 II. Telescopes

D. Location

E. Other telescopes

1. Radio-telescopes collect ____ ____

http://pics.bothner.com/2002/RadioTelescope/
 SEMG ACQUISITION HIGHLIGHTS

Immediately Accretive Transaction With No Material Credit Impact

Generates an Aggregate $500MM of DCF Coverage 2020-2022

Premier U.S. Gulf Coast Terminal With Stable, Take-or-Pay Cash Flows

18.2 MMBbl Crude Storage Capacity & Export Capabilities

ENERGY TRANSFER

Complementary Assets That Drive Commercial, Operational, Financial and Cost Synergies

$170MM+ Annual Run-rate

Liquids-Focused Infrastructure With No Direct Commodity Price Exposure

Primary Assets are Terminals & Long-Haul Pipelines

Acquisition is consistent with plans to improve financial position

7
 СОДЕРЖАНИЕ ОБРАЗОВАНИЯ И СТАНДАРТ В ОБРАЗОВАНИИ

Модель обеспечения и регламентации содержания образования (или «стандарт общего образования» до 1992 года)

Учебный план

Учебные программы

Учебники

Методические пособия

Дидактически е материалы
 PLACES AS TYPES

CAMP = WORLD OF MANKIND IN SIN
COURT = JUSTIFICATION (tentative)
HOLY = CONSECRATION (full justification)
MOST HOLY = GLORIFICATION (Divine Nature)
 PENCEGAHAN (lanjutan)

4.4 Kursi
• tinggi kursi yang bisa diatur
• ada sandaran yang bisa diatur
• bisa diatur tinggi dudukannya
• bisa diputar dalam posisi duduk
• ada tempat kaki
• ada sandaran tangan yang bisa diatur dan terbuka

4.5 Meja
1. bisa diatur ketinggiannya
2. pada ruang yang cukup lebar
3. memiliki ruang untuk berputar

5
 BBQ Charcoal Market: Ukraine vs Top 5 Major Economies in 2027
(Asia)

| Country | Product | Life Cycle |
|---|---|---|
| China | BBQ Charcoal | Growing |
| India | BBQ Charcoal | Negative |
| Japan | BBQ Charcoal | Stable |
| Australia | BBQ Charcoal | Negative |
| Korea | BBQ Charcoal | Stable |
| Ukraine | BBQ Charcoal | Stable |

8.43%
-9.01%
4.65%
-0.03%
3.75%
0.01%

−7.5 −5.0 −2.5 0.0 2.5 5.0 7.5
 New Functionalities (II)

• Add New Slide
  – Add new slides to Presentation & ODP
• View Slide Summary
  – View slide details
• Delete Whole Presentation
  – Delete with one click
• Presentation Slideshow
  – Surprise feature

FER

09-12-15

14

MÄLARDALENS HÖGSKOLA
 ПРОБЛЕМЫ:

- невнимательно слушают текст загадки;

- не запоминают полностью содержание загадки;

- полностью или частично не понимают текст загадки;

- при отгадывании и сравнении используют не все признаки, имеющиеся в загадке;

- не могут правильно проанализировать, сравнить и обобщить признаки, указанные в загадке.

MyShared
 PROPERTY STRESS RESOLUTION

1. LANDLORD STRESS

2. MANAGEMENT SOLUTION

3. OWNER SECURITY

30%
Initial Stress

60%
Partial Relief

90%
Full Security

•••••

### Assigned task
Please repeat the entries above exactly as they read.

### Solution to this problem
 II. Telescopes

D. Location

E. Other telescopes

1. Radio-telescopes collect ____ ____

http://pics.bothner.com/2002/RadioTelescope/
 SEMG ACQUISITION HIGHLIGHTS

Immediately Accretive Transaction With No Material Credit Impact

Generates an Aggregate $500MM of DCF Coverage 2020-2022

Premier U.S. Gulf Coast Terminal With Stable, Take-or-Pay Cash Flows

18.2 MMBbl Crude Storage Capacity & Export Capabilities

ENERGY TRANSFER

Complementary Assets That Drive Commercial, Operational, Financial and Cost Synergies

$170MM+ Annual Run-rate

Liquids-Focused Infrastructure With No Direct Commodity Price Exposure

Primary Assets are Terminals & Long-Haul Pipelines

Acquisition is consistent with plans to improve financial position

7
 СОДЕРЖАНИЕ ОБРАЗОВАНИЯ И СТАНДАРТ В ОБРАЗОВАНИИ

Модель обеспечения и регламентации содержания образования (или «стандарт общего образования» до 1992 года)

Учебный план

Учебные программы

Учебники

Методические пособия

Дидактически е материалы
 PLACES AS TYPES

CAMP = WORLD OF MANKIND IN SIN
COURT = JUSTIFICATION (tentative)
HOLY = CONSECRATION (full justification)
MOST HOLY = GLORIFICATION (Divine Nature)
 PENCEGAHAN (lanjutan)

4.4 Kursi
• tinggi kursi yang bisa diatur
• ada sandaran yang bisa diatur
• bisa diatur tinggi dudukannya
• bisa diputar dalam posisi duduk
• ada tempat kaki
• ada sandaran tangan yang bisa diatur dan terbuka

4.5 Meja
1. bisa diatur ketinggiannya
2. pada ruang yang cukup lebar
3. memiliki ruang untuk berputar

5
 BBQ Charcoal Market: Ukraine vs Top 5 Major Economies in 2027
(Asia)

| Country | Product | Life Cycle |
|---|---|---|
| China | BBQ Charcoal | Growing |
| India | BBQ Charcoal | Negative |
| Japan | BBQ Charcoal | Stable |
| Australia | BBQ Charcoal | Negative |
| Korea | BBQ Charcoal | Stable |
| Ukraine | BBQ Charcoal | Stable |

8.43%
-9.01%
4.65%
-0.03%
3.75%
0.01%

−7.5 −5.0 −2.5 0.0 2.5 5.0 7.5
 New Functionalities (II)

• Add New Slide
  – Add new slides to Presentation & ODP
• View Slide Summary
  – View slide details
• Delete Whole Presentation
  – Delete with one click
• Presentation Slideshow
  – Surprise feature

FER

09-12-15

14

MÄLARDALENS HÖGSKOLA
 ПРОБЛЕМЫ:

- невнимательно слушают текст загадки;

- не запоминают полностью содержание загадки;

- полностью или частично не понимают текст загадки;

- при отгадывании и сравнении используют не все признаки, имеющиеся в загадке;

- не могут правильно проанализировать, сравнить и обобщить признаки, указанные в загадке.

MyShared
 PROPERTY STRESS RESOLUTION

1. LANDLORD STRESS

2. MANAGEMENT SOLUTION

3. OWNER SECURITY

30%
Initial Stress

60%
Partial Relief

90%
Full Security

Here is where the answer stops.